◆ Passage for review:

*-*-*

Genomic Science Program
U.S. Department of Energy | Office of Science | Biological and Environmental Research Program

2024 Abstracts

Development of High-Throughput Methods to Assist Measure of Biological Nitrification Inhibition in Populus Soils


John F. Cahill* ([email protected]), Dana L. Carper


Oak Ridge National Laboratory


This project seeks to discover and validate gene functions and pathways in Populus trichocarpa that lead to generation of biological nitrification inhibitors and to understand their role affecting nitrogen use efficiency.


Plants have evolved to mediate nitrification processes by exuding biological nitrification inhibitors (BNIs) in soil to alter the functions of the plant-associated microbiome. BNIs have emerged as one route to mitigate loss of nitrogen (N) and improve nitrogen use efficiency (NUE). Little is known of the genes, gene families, and associated pathways related to BNI production and function. Thus, experimental data that comprehensively link host traits, genetics, and exudation of BNI compounds are needed. Such data are critical to creating systems network models that can deconvolute complex host-microbiome interactions, system feedbacks on the microbiome, and impact on biogeochemical cycles. This project seeks to discover and validate gene functions and pathways in P. trichocarpa that lead to generation of BNIs and understand their role affecting NUE. To begin, methods and protocols are needed to measure nitrification traits in soil obtained from a P. trichocarpa genome-wide association study (GWAS) population. To accurately characterize such processes, measure of gross nitrification rate (GNR) using 15N-isotope dilution techniques is needed. Unfortunately, current assays can be costly and difficult to implement and are relatively low throughput. Linking plant genomic function to nitrification inhibition activity requires measure of GNR phenotypes across a diverse population comprising hundreds and thousands of samples, hence the need for alternate methods. Here, chemical derivatization protocols are adapted to enable isotope dilution measurements with high throughput and sensitivity.

*-*-*

◆ Recorded information:
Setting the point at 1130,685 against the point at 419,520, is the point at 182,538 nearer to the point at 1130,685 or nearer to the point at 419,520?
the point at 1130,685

*-*-*

◆ Using the information:
[1] Rewrite the abstract's paragraph that begins "Plants have evolved to mediate nitrification processes" as a shorter bulleted list that keeps its main facts.
[2] In the abstract, replace "validate" with "confirm" in the text starting at "John F. Cahill*" and ending at "nitrogen use efficiency.".
The lines that come after the abstract have nothing to do with what follows.

◆ Outputs for the tasks:
[1]
- Plants release biological nitrification inhibitors (BNIs) into soil, changing how the plant-associated microbiome functions.
- BNIs may help reduce nitrogen (N) loss and improve nitrogen use efficiency (NUE).
- Little is known about the genes, gene families, and pathways behind BNI production and function.
- Data linking host traits, genetics, and BNI exudation are needed to build systems network models of host-microbiome interactions, microbiome feedbacks, and effects on biogeochemical cycles.
- The project aims to find and validate P. trichocarpa gene functions and pathways that produce BNIs and to understand how they affect NUE.
- The first need is methods to measure nitrification traits in soil from a P. trichocarpa genome-wide association study (GWAS) population.
- This requires measuring gross nitrification rate (GNR) with 15N-isotope dilution, but current assays are costly, hard to implement, and relatively low throughput.
- Linking genomic function to nitrification inhibition means measuring GNR across hundreds to thousands of samples, so other methods are needed.
- The project adapts chemical derivatization protocols to allow high-throughput, sensitive isotope dilution measurements.

[2]
John F. Cahill* ([email protected]), Dana L. Carper


Oak Ridge National Laboratory


This project seeks to discover and confirm gene functions and pathways in Populus trichocarpa that lead to generation of biological nitrification inhibitors and to understand their role affecting nitrogen use efficiency.